An exact copy of the data is required; the images should not appear in it.

Data excerpts:
Content starts
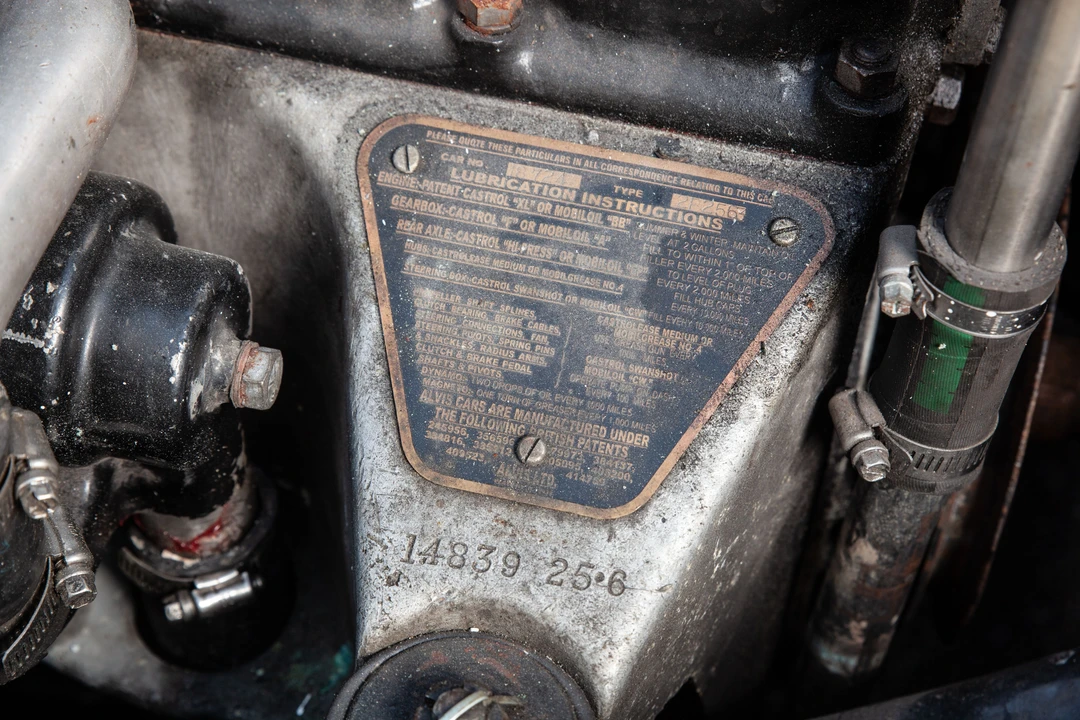 1937 Alvis - Image 14 of 31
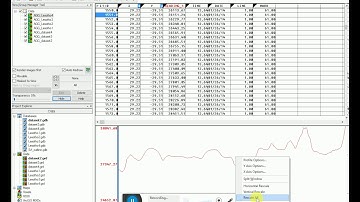 Geosoft - 3 Removing spikes in your data in a database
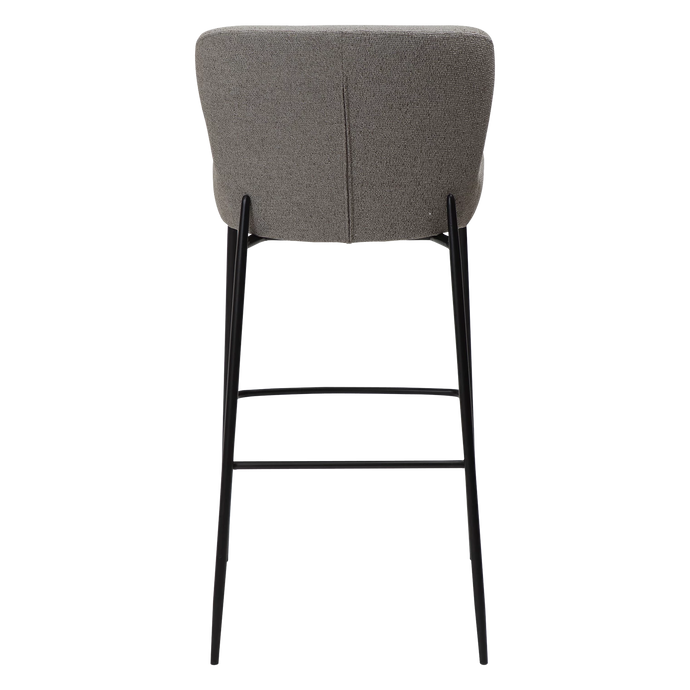 Scaun de bar GLAM Gri Deschis 200206105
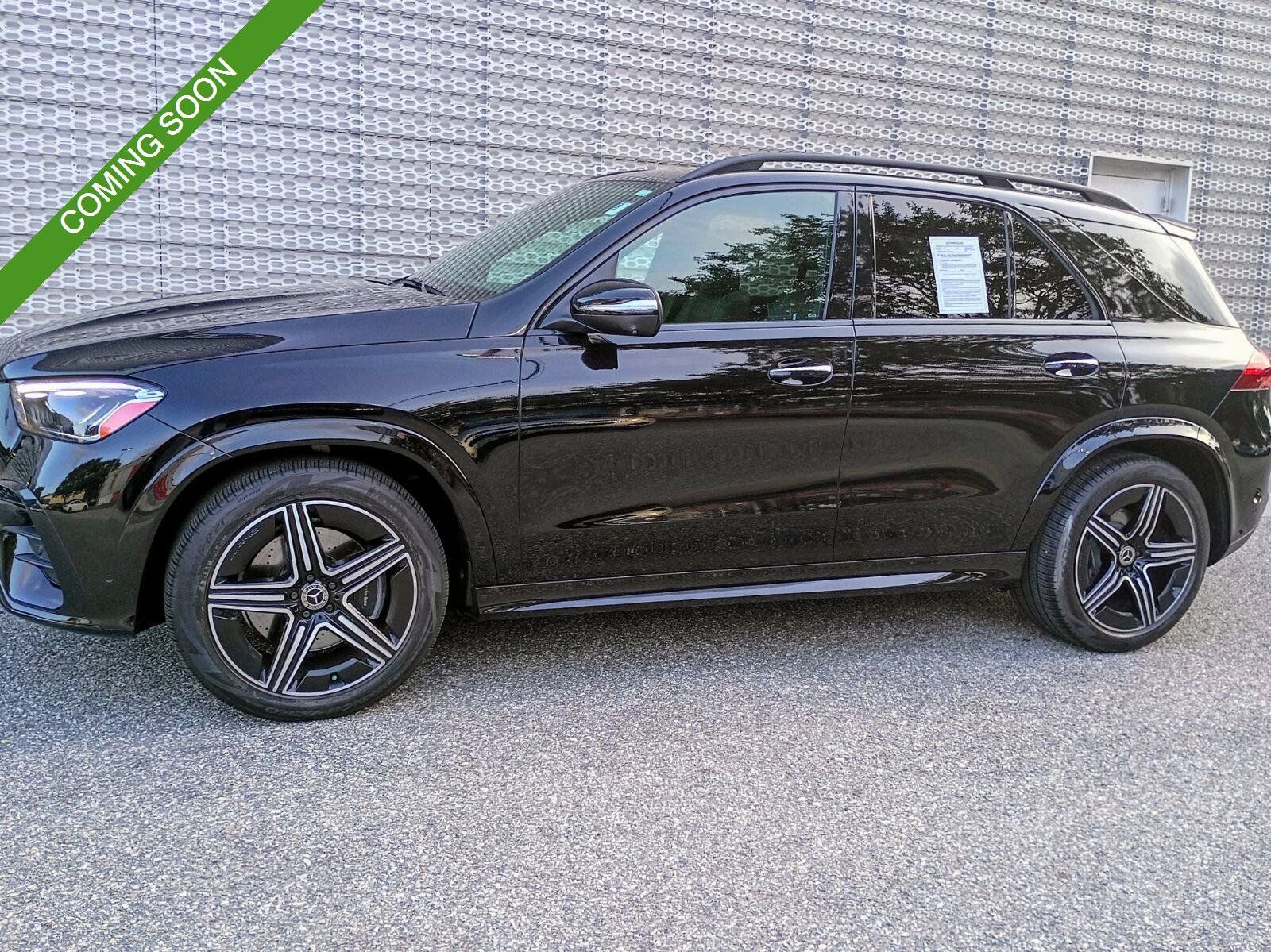 Used 2024 Mercedes-Benz GLE 450 4MATIC image 1
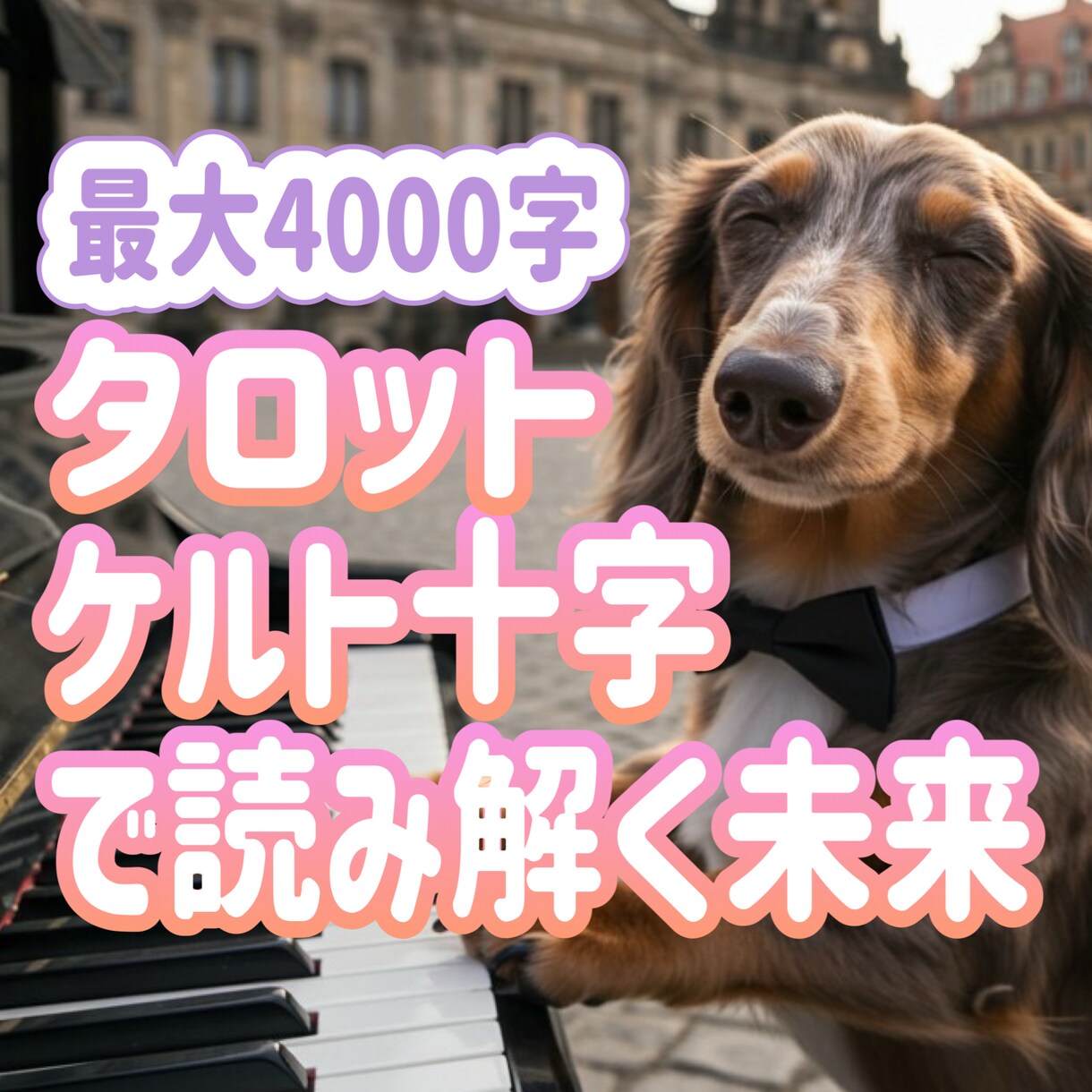 最大4000文字！未来予想・問題解決策まで導きます 仕事や恋愛どんな事でもOK　未来への希望と道しるべが見えます イメージ1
Content ends
Answer space:
 1937 Alvis - Image 14 of 31
 Geosoft - 3 Removing spikes in your data in a database
 Scaun de bar GLAM Gri Deschis 200206105
 Used 2024 Mercedes-Benz GLE 450 4MATIC image 1
 最大4000文字！未来予想・問題解決策まで導きます 仕事や恋愛どんな事でもOK　未来への希望と道しるべが見えます イメージ1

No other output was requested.